Texto para leitura>
*-*-*

Nascido no município de Jaraguá, João Moreira Damasceno teve uma vida longa, produtiva e cheia de histórias para contar. Patriarca de uma família com 14 filhos e centenas de netos, bisnetos e tataranetos, ele foi um dos últimos soldados da Revolução de 1930 e provavelmente o último que empunhou armas com a lendária revolucionária e mística Benedita Cipriano Gomes, conhecida como Santa Dica.

Cerca de 500 pessoas prestaram a última homenagem a um homem querido e admirado por parentes e amigos. Seu corpo foi sepultado na última terça-feira, no Cemitério Parque, no Setor Urias Magalhães. Seus familiares herdaram dele o gosto pelo comércio e são conhecidos pela Rede  Moreira de panificadoras, que leva o seu sobrenome a oito bairros de Goiânia.

Em 1932, aos 19 anos, João Moreira morava com os pais na Fazenda Monzondô, no município de Lagolândia, quando teve  notícias de que em São Paulo, armava-se um golpe contra o presidente Getúlio Vargas. Seus pais, eram amigos de Santa Dica e de seu esposo, Mario Mendes (que viria a ser prefeito de Pirenópolis e deputado estadual por dois mandatos). Num livro auto-biográfico, “Minha participação na Revolução de 1932”, João Moreira narra o episódio:

“Dona Dica e o senhor Mário Mendes eram moradores de Lagolândia e conhecidos do Interventor de Goiás, Pedro Ludovico Teixeira são convidados a se juntarem às tropas oficiais dos governos estaduais e federal para enfrentar este combate. Eu me senti na obrigação de participar e fui um dos voluntários para defender os direitos do governo federal. Me lembro que no dia da partida, passando por Pirenópolis, lá muitos gritavam diszendo que nós seríamos bucha de canhão, ficamos calados e partimos para Anápolis”, relatou,

João Moreira conta que os defensores da República embarcaram num vagão em Anápolis até Uberaba (MG), onde ele e uma uma tropa de goianos de Pouso Alto (Piracanjuba), se juntaram a Santa Dica, que recebeu patente de capitão e formou uma companhia de 150 homens autorizados a usarem fardas do exército e que se incorporaram ao Departamento Manoel Ravello em operações de guerra do batalhão goiano "Siqueira Campos", acantonado naquela cidade.

*-*-*

Dados extraídos de uma coleção>
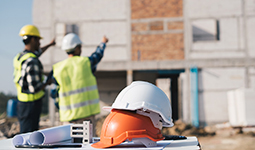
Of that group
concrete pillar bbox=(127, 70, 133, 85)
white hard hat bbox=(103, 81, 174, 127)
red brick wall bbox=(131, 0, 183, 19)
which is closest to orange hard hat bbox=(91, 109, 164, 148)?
white hard hat bbox=(103, 81, 174, 127)

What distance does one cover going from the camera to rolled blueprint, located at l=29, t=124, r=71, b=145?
2.12m

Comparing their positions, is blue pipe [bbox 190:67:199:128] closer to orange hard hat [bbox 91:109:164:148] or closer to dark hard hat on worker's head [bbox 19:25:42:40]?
dark hard hat on worker's head [bbox 19:25:42:40]

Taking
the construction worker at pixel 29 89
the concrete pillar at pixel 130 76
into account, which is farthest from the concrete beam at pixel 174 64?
the construction worker at pixel 29 89

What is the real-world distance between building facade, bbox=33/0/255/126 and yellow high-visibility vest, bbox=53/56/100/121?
9.83 m

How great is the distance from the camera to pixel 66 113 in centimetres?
393

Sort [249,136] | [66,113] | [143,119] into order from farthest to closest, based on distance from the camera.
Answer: [249,136] → [66,113] → [143,119]

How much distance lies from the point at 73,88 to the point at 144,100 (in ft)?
6.89

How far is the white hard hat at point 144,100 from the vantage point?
201 centimetres

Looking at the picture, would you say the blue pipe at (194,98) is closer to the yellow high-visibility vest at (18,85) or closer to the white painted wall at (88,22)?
the white painted wall at (88,22)

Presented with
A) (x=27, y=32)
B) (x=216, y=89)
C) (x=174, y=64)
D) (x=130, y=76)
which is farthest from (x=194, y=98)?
(x=27, y=32)

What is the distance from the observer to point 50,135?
7.34ft

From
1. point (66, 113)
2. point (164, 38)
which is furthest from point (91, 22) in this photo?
point (66, 113)

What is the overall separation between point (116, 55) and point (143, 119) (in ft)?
40.7

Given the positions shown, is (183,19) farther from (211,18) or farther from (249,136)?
(249,136)
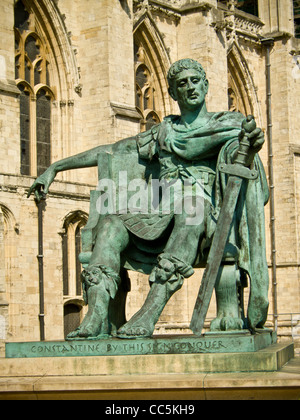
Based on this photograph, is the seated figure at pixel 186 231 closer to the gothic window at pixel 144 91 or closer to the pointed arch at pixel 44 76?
the pointed arch at pixel 44 76

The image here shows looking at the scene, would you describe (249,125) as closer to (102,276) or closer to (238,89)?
(102,276)

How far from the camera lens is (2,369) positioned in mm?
5223

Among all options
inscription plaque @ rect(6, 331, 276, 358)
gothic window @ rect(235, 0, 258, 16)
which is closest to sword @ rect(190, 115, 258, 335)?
inscription plaque @ rect(6, 331, 276, 358)

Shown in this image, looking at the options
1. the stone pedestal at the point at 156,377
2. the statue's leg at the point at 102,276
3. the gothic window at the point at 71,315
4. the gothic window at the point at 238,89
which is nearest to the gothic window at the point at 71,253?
the gothic window at the point at 71,315

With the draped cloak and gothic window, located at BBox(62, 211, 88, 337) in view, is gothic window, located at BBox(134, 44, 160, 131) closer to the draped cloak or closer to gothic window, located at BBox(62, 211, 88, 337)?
gothic window, located at BBox(62, 211, 88, 337)

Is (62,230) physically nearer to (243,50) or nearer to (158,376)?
(243,50)

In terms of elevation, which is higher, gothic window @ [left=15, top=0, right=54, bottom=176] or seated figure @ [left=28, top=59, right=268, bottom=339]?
gothic window @ [left=15, top=0, right=54, bottom=176]

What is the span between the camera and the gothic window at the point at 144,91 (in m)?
27.7

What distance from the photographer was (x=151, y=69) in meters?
28.1

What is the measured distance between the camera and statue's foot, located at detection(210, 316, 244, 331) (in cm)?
553

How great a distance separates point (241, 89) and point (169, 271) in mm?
27101

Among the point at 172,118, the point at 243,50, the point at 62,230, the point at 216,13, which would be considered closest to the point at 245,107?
the point at 243,50

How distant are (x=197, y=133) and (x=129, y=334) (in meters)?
1.36

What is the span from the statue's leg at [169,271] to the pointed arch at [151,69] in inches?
872
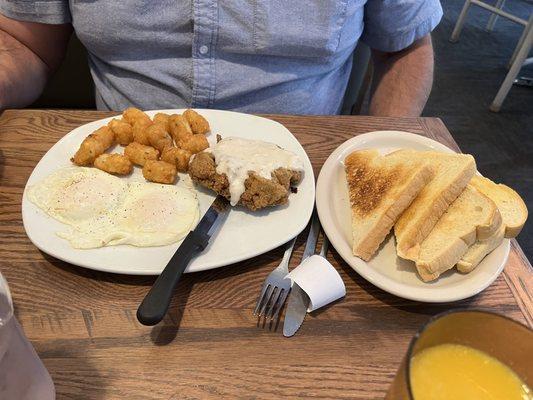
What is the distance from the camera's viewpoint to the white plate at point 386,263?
0.88 meters

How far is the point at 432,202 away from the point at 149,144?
72cm

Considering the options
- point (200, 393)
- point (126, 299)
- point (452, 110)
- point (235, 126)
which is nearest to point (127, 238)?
point (126, 299)

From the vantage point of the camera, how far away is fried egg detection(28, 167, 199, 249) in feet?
3.07

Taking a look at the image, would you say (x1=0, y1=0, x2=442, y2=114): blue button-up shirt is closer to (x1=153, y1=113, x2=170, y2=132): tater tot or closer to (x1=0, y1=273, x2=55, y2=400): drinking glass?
(x1=153, y1=113, x2=170, y2=132): tater tot

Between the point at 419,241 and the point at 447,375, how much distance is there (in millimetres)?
437

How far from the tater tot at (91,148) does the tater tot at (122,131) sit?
0.03m

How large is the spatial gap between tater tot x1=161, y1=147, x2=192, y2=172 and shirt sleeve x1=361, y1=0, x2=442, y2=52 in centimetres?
78

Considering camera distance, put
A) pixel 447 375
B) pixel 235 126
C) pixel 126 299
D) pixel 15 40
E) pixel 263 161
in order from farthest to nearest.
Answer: pixel 15 40 < pixel 235 126 < pixel 263 161 < pixel 126 299 < pixel 447 375

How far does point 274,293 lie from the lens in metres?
0.89

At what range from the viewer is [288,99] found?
1394 mm

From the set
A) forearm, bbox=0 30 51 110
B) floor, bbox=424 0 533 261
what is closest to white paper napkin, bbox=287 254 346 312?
forearm, bbox=0 30 51 110

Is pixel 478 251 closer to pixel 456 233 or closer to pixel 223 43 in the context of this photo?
pixel 456 233

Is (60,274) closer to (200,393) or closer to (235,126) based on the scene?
(200,393)

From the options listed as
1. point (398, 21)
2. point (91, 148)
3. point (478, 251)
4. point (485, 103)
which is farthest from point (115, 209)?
point (485, 103)
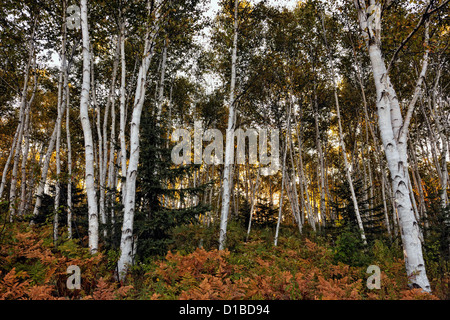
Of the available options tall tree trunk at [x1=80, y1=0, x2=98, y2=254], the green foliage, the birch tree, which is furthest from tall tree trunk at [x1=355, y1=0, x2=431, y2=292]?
tall tree trunk at [x1=80, y1=0, x2=98, y2=254]

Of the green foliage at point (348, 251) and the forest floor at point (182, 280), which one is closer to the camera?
the forest floor at point (182, 280)

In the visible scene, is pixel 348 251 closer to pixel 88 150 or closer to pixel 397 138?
pixel 397 138

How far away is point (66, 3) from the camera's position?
696 cm

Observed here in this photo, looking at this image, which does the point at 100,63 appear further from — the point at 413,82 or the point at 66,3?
the point at 413,82

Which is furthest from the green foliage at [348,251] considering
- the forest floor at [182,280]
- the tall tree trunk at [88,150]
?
the tall tree trunk at [88,150]

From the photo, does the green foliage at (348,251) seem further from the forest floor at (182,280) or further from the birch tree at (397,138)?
the birch tree at (397,138)

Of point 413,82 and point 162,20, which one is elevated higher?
point 413,82

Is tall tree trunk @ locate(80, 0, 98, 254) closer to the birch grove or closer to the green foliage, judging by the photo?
the birch grove

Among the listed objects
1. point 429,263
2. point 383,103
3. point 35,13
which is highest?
point 35,13

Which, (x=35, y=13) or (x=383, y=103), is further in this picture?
(x=35, y=13)

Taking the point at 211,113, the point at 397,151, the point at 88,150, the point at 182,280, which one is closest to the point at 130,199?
the point at 88,150
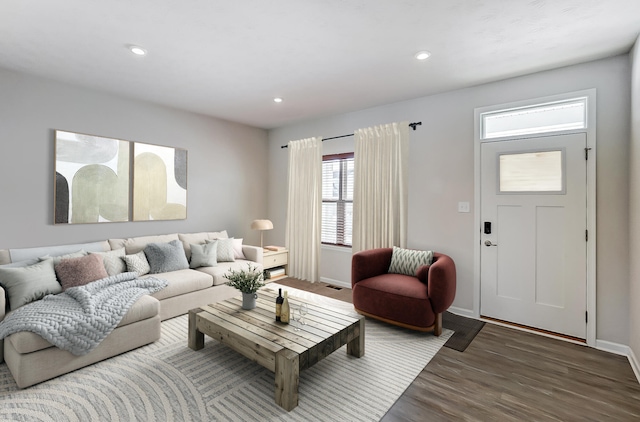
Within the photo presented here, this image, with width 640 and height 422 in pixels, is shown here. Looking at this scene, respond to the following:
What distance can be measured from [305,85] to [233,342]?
9.25 feet

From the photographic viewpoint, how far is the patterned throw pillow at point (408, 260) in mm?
3408

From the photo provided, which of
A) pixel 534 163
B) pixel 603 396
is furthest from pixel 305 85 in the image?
pixel 603 396

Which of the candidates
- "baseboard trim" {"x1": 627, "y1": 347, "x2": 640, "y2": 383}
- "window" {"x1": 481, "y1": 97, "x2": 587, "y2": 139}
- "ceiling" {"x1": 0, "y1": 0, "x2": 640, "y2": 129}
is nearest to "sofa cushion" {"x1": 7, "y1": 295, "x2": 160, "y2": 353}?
"ceiling" {"x1": 0, "y1": 0, "x2": 640, "y2": 129}

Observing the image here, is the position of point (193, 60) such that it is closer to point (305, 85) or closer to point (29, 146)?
point (305, 85)

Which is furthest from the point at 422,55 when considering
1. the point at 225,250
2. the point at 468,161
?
the point at 225,250

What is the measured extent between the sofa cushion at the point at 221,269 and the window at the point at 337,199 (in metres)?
1.31

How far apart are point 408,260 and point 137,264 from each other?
315 cm

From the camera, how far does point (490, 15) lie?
2127 mm

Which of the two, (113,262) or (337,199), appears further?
(337,199)

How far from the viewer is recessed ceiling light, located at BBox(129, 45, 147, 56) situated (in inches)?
102

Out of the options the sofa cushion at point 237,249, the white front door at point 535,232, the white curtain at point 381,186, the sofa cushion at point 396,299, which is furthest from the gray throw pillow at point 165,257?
the white front door at point 535,232

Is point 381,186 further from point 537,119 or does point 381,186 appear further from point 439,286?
point 537,119

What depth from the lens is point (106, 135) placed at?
3.68m

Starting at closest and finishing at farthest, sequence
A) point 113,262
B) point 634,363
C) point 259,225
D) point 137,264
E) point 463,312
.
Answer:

*-*-*

Tarefas>
• 1. Troque "camera" por "lens" nas linhas, do começo delas até a linha que contém "Answer: [249,136] → [66,113] → [143,119]", com as duas pontas incluídas. Mantenha todo o resto igual e deixe as imagens fora da resposta.
• 2. Retome o texto sobre João Moreira Damasceno a partir do ponto em que ele termina.

Respostas esperadas>
• 1.
Of that group
concrete pillar bbox=(127, 70, 133, 85)
white hard hat bbox=(103, 81, 174, 127)
red brick wall bbox=(131, 0, 183, 19)
which is closest to orange hard hat bbox=(91, 109, 164, 148)?
white hard hat bbox=(103, 81, 174, 127)

What distance does one cover going from the lens to rolled blueprint, located at l=29, t=124, r=71, b=145?
2.12m

Comparing their positions, is blue pipe [bbox 190:67:199:128] closer to orange hard hat [bbox 91:109:164:148] or closer to dark hard hat on worker's head [bbox 19:25:42:40]?
dark hard hat on worker's head [bbox 19:25:42:40]

Taking
the construction worker at pixel 29 89
the concrete pillar at pixel 130 76
into account, which is farthest from the concrete beam at pixel 174 64?
the construction worker at pixel 29 89

What is the real-world distance between building facade, bbox=33/0/255/126 and yellow high-visibility vest, bbox=53/56/100/121?
9.83 m

How great is the distance from the lens to pixel 66 113 in centimetres?
393

Sort [249,136] | [66,113] | [143,119] into order from farthest to closest, based on distance from the lens.
Answer: [249,136] → [66,113] → [143,119]

• 2.
Ficaram 30 dias no  Triângulo Mineiro fazendo treinamento de tiro com fuzil e combate corpo-a-corpo. “Chegamos a participar do desfile de 7 de setembro na cidade. Mas a vida era dura. Eramos muitos homens, passamos fome. A comida e a água no quartel eram poucas”, recorda. O grupo seguiu para Uberaba e depois para Ribeirão Preto (SP). “Como tinha certa experiência em carpintaria, juntei-me aos 30 homens escalados para engenharia, e fomos construir pequenas pontes”, detalhou.

Centenário, ele era patriarca de uma família com 14 filhos e centenas de netos, bisnetos e tataranetos

Combates sem nenhuma baixa

Pelotão dos goianos, do qual participou Moreira, sempre ia à frente dos outros e por isso correia mais riscos

João Moreira deixa relatos de que graças a fama de Santa Dica de milagreira, o pelotão dos goianos é o que sempre ia à frente dos outros e por isso correia mais riscos. “Sofremos muito, a comida era péssima e a gente dormia de qualquer jeito, mas eu sempre acreditava e confiava que nada de ruim iria acontecer a nós”, anotou.

Episódio mais marcante para a Companhia de Santa Dica se deu na cidade de Jaraguá, no Estado de São Paulo. Os soldados precisavam cruzar uma ponte que estava minada. Dica mandou que um de seus soldados a atravessasse de olhos vendados, fato concluído sem detonar nenhuma bomba. E assim foi com a tropa toda que vendados um a um transpuseram a ponte, que veio a ruir após passar o último soldado.“Graças a Deus ninguém ficou ferido e não precisei dar nenhum tiro. Nem fiquei muito assustado, mas vi muitos homens tremerem de medo. Teve a hora, que quando acabamos de passar na ponte, alguém ateou fogo, mas com a proteção de Deus, ninguém se feriu”, registrou.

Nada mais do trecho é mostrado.